Records for this task.

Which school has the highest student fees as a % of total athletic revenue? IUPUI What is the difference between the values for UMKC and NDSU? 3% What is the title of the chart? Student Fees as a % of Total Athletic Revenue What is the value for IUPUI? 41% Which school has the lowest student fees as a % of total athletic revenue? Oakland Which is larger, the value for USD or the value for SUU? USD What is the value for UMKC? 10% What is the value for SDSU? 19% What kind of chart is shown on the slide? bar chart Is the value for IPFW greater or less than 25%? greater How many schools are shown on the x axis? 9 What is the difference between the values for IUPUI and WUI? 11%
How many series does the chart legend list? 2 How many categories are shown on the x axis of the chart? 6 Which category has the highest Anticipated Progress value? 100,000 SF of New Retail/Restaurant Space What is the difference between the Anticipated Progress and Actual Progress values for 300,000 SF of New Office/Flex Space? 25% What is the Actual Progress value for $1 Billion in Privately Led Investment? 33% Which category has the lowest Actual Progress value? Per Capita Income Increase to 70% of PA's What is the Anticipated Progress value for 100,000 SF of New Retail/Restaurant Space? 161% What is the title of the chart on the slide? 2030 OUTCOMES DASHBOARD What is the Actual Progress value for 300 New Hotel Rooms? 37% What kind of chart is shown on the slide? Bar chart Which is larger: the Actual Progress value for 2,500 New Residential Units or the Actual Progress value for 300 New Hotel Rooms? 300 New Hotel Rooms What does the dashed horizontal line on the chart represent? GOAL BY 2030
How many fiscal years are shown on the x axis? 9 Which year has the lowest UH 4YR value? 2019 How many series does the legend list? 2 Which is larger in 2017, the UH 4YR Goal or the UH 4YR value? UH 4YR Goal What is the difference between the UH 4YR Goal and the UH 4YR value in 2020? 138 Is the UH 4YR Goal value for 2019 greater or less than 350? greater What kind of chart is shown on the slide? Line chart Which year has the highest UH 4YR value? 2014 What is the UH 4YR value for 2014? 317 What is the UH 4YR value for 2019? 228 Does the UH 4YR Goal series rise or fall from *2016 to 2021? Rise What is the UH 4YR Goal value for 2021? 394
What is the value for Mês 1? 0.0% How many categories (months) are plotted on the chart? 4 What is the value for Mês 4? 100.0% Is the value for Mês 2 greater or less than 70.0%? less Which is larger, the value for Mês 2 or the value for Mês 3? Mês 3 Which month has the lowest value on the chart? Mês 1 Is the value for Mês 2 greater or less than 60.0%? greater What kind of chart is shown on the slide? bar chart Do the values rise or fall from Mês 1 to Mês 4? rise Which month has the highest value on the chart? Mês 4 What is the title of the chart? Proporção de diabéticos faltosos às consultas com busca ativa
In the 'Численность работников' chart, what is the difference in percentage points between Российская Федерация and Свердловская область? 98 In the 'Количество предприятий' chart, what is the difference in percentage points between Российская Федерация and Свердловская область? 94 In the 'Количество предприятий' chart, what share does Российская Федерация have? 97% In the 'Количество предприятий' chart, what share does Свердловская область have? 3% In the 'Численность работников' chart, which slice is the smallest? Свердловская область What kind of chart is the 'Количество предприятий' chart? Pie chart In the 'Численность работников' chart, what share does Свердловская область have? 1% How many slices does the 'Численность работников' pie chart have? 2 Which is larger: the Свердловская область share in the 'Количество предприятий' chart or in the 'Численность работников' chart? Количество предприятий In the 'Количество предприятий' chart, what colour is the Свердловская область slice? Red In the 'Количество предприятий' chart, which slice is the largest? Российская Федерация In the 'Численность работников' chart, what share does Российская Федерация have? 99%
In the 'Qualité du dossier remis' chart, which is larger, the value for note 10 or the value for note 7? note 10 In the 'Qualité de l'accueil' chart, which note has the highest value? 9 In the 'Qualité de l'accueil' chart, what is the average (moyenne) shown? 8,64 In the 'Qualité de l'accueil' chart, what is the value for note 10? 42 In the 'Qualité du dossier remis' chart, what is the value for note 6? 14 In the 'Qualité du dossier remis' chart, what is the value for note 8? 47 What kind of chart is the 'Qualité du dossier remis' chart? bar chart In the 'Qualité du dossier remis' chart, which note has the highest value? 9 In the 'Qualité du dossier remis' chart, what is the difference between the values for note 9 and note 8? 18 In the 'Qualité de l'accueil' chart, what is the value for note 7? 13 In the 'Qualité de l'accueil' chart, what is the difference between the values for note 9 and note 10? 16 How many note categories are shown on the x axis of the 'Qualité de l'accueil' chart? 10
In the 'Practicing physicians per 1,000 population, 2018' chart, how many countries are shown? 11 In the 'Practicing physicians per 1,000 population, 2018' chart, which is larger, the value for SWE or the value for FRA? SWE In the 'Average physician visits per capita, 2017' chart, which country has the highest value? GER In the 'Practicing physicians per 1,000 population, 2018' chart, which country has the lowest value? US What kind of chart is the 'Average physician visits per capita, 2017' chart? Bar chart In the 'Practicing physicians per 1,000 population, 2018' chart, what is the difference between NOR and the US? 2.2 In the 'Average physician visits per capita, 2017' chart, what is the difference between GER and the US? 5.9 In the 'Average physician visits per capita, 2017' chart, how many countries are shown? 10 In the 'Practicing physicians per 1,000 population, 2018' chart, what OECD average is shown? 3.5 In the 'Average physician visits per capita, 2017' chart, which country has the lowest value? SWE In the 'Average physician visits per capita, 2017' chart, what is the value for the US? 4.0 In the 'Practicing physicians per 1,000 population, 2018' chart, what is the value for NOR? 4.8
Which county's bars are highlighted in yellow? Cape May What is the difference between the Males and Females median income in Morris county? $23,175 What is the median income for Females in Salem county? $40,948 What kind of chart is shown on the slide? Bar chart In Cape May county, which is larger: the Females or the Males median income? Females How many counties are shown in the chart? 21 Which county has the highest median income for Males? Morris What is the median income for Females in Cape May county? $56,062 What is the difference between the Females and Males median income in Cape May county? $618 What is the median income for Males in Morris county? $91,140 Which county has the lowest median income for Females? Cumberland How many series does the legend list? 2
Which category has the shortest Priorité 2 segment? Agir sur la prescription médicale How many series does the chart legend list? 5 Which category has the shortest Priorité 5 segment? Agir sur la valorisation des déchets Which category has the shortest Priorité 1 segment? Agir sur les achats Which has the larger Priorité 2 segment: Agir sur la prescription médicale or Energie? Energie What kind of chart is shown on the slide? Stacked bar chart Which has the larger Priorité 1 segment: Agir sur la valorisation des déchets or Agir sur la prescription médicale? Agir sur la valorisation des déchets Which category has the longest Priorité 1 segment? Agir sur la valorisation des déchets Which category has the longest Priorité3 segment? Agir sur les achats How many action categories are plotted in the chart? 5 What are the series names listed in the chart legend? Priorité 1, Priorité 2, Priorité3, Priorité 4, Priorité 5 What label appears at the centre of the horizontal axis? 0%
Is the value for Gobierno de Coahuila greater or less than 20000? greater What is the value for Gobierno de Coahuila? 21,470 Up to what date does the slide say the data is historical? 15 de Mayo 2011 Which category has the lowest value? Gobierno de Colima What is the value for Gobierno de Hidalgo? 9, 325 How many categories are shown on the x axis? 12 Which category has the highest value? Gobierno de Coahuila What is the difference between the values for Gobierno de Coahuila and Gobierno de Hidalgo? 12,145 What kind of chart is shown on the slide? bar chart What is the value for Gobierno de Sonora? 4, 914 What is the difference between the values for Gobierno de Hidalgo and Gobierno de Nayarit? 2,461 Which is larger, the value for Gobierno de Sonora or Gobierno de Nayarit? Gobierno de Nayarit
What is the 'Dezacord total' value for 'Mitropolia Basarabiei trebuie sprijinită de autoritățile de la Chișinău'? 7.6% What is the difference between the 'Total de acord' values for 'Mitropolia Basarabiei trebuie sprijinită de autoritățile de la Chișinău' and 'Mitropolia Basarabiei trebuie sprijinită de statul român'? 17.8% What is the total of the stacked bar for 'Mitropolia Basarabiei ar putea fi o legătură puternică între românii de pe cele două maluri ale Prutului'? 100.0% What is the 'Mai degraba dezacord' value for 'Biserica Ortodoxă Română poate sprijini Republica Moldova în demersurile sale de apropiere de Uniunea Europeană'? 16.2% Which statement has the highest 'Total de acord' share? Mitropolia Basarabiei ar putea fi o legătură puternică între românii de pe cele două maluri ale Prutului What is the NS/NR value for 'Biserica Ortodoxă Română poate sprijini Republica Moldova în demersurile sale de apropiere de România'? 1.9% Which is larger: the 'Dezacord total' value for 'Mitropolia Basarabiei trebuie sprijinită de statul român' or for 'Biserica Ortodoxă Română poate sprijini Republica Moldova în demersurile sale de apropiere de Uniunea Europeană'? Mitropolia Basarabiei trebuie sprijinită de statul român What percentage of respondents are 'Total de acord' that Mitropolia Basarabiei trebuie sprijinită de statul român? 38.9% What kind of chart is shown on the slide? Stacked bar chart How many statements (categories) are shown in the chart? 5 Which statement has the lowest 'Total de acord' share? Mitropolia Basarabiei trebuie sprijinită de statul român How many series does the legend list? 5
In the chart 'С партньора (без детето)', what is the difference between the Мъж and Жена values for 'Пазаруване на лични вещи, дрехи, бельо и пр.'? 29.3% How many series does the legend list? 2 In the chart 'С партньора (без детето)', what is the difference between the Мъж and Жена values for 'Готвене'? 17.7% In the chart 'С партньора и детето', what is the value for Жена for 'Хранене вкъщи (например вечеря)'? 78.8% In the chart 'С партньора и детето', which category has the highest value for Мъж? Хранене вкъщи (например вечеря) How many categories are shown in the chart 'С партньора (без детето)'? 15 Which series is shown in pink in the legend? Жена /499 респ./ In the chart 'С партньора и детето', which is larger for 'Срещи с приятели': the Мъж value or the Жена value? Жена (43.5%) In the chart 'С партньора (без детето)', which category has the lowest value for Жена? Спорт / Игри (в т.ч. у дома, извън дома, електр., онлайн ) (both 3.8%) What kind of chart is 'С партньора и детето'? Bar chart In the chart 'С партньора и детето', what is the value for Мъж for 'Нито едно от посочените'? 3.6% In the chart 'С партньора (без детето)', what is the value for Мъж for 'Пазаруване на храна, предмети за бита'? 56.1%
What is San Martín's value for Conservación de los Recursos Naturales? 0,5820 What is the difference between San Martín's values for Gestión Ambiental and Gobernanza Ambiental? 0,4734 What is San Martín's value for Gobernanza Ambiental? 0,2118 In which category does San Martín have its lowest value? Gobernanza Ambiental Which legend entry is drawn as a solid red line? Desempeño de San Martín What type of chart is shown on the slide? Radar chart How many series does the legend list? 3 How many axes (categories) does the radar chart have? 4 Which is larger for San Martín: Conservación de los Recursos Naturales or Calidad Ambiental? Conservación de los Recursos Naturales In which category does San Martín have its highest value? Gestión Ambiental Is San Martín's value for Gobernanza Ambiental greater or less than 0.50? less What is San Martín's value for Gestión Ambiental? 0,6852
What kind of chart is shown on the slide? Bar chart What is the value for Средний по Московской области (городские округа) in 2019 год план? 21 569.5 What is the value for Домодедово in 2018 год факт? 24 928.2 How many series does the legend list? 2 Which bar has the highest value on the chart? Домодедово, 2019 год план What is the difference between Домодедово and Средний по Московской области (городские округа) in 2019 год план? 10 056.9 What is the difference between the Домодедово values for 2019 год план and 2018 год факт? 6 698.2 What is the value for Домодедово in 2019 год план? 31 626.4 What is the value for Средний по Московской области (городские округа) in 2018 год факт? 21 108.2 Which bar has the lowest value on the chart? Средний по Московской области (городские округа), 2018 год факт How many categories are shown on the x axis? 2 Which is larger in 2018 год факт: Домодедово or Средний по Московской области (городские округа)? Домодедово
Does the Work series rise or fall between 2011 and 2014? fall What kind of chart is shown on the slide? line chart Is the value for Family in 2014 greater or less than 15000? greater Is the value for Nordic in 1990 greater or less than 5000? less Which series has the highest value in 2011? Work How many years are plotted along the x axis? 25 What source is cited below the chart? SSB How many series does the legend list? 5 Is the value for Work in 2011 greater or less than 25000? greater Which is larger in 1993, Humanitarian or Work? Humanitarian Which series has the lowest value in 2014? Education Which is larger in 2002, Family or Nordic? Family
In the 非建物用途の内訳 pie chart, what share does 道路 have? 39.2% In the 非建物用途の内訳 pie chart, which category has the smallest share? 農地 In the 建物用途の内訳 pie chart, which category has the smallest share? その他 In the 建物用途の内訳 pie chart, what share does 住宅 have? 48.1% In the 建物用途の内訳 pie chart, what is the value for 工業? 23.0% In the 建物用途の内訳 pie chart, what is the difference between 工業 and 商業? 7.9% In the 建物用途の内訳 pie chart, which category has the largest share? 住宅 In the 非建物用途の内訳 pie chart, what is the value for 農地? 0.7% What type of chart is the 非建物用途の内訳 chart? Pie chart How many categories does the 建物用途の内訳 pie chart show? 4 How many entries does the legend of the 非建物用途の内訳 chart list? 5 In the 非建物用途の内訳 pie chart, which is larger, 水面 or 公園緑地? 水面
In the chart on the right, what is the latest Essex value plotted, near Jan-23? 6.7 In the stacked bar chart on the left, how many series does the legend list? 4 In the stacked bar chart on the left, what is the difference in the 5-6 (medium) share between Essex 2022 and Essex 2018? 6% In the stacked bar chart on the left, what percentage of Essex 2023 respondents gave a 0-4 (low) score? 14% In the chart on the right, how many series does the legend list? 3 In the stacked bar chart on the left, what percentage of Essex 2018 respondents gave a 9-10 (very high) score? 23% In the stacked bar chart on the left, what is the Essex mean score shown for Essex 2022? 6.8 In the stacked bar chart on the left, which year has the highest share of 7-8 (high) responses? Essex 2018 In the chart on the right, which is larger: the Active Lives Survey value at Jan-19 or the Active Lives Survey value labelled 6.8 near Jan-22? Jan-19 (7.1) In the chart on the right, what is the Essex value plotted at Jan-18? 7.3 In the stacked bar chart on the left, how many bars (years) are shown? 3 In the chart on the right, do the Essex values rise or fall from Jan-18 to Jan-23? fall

Work to be completed. Gather every row above that contains the word "source", and copy each of those rows in full.

Result.
Does the Work series rise or fall between 2011 and 2014? fall What kind of chart is shown on the slide? line chart Is the value for Family in 2014 greater or less than 15000? greater Is the value for Nordic in 1990 greater or less than 5000? less Which series has the highest value in 2011? Work How many years are plotted along the x axis? 25 What source is cited below the chart? SSB How many series does the legend list? 5 Is the value for Work in 2011 greater or less than 25000? greater Which is larger in 1993, Humanitarian or Work? Humanitarian Which series has the lowest value in 2014? Education Which is larger in 2002, Family or Nordic? Family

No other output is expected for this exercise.